Irradiation setup to switch a photoswitchable signaling molecule from the trans-isomer to the active cis-isomer. [Image: Dusan Kolarski / University of Groningen]
A research team from the University of Groningen, the Netherlands, reports synthesizing and testing a series of 16 photoswitchable signaling molecules that can be used to externally control quorum sensing (QS)—a cell-to-cell communication method bacteria use to react to their environment and to regulate gene expression (Chem, doi: 10.1016/j.chempr.2019.03.005).
External control of QS with light could, say the researchers, lead to a better understanding of QS mechanisms and potentially new clinical approaches to treating serious bacterial infections, particularly those that are resistant to antibiotics.
Stable, reversible light switch
During QS, bacteria produce, excrete and detect signaling molecules called autoinducers. These autoinducers can communicate a number of things to the surrounding bacteria (for example, something dangerous in their environment) and trigger a response in the form of gene expression (for example, releasing a toxin or forming a biofilm). QS is an interesting target for photopharmacology because it could lead to the ability to control bacteria’s biological functions with easy-to-manipulate and usually non-toxic light.
While researchers have already succeeded in attaching molecular “light switches” to QS autoinducers, these methods are typically low-yield and result in unstable molecules. Now, the Netherlands team, led by Ben Feringa, has developed a simpler approach to creating these light-sensitive molecules. The team’s two-step high-yield method relies on a coupling reaction with a stabilized intermediate to produce stable, photoresponsive QS autoinducers.
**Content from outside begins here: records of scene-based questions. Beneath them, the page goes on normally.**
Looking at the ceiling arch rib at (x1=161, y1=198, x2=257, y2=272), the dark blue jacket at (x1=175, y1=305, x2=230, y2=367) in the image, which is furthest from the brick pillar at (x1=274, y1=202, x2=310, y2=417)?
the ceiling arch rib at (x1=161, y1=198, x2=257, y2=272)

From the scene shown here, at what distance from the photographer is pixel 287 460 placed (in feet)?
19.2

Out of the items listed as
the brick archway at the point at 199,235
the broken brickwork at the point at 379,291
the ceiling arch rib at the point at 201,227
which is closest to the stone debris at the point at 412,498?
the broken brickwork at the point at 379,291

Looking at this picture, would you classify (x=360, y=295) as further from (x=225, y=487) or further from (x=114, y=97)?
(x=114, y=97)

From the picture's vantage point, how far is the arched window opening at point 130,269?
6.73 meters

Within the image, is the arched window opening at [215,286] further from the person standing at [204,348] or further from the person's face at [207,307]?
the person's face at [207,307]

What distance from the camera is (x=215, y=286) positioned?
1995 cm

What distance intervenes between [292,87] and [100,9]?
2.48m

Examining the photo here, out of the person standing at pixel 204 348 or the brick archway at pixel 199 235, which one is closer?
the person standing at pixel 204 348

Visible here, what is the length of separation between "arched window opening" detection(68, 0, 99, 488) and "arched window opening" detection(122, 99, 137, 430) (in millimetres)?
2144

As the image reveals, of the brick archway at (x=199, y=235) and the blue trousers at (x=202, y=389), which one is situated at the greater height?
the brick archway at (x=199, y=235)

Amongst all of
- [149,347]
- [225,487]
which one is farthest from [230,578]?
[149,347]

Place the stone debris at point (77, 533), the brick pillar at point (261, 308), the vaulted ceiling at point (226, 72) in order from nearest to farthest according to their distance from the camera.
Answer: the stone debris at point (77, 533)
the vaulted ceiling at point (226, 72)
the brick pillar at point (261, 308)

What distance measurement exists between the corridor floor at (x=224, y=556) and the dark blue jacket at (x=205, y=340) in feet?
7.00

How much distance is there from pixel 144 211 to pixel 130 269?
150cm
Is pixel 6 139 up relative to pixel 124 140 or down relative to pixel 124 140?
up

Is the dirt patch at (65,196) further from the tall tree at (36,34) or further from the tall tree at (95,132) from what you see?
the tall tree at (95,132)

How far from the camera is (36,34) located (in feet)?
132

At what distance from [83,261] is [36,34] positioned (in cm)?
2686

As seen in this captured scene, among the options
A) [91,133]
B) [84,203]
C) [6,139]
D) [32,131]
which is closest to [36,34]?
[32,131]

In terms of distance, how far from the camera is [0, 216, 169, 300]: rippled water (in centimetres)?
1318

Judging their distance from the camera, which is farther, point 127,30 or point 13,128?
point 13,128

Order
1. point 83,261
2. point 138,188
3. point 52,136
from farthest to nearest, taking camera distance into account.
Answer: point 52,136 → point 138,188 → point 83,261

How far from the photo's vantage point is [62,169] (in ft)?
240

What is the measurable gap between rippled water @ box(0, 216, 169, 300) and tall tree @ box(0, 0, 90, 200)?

Using this two-step synthesizing method, Feringa and his colleagues created a library of 16 different photoresponsive autoinducers that could be used to inhibit or stimulate QS in Pseudomonas aeruginosa (a bacterium that causes pneumonia). Specifically, the photocontrolled autoinducers are engineered variations of N-acyl homoserine lactone (AHL) molecules with a light-sensitive azobenzene motif that acts as the light switch and is located between the head of the molecule and its four-carbon tail.
Testing photopharmacological behavior
The photoswitchable molecule AHL5 changes shape when irradiated with light, from its trans-isomer inhibitor form (top left) to its cis-isomer activator form (top right). There is a 700-fold difference in activity between the AHL5 trans- and cis-isomers (bottom). [Image: Reprinted from Chem, doi: 10.1016/j.chempr.2019.03.005; Copyright (2019), with permission from Elsevier.]
The researchers characterized the photochemical properties of each of the 16 photoresponsive autoinducers (named AHL1–AHL16). They found that when the photoswitches are irradiated with light at 365 nm, the “tails” bend, forming the cis-isomer forms of the molecules and stimulating a QS signal. When the light source is removed, the photoswitches reverse back to their trans-isomer (straight tail) forms. And, depending on the autoinducer, the trans-isomer form either has no effect on the QS signal or it inhibits QS.
One of the autoinducers, AHL5, was particularly interesting to the team. During testing, they found that the AHL5 autoinducer could both stimulate and inhibit a QS response, and it exhibited a 700-fold difference in activity between its cis- and trans-isomer forms. The researchers say that this degree of reversibility and change in activity has, to their knowledge, never been seen before in a light-switch molecule. They also observed that cis- and trans-isomer forms of AHL5 could control toxin production in live P. aeruginosa.
Based on the results from the characterization tests and demonstrations with P. aeruginosa, the University of Groningen team believes that AHL5 and the other photoresponsive autoinducers are “highly promising as next-generation light-controlled research tools” for investigating QS mechanisms and clinical photopharmacology applications.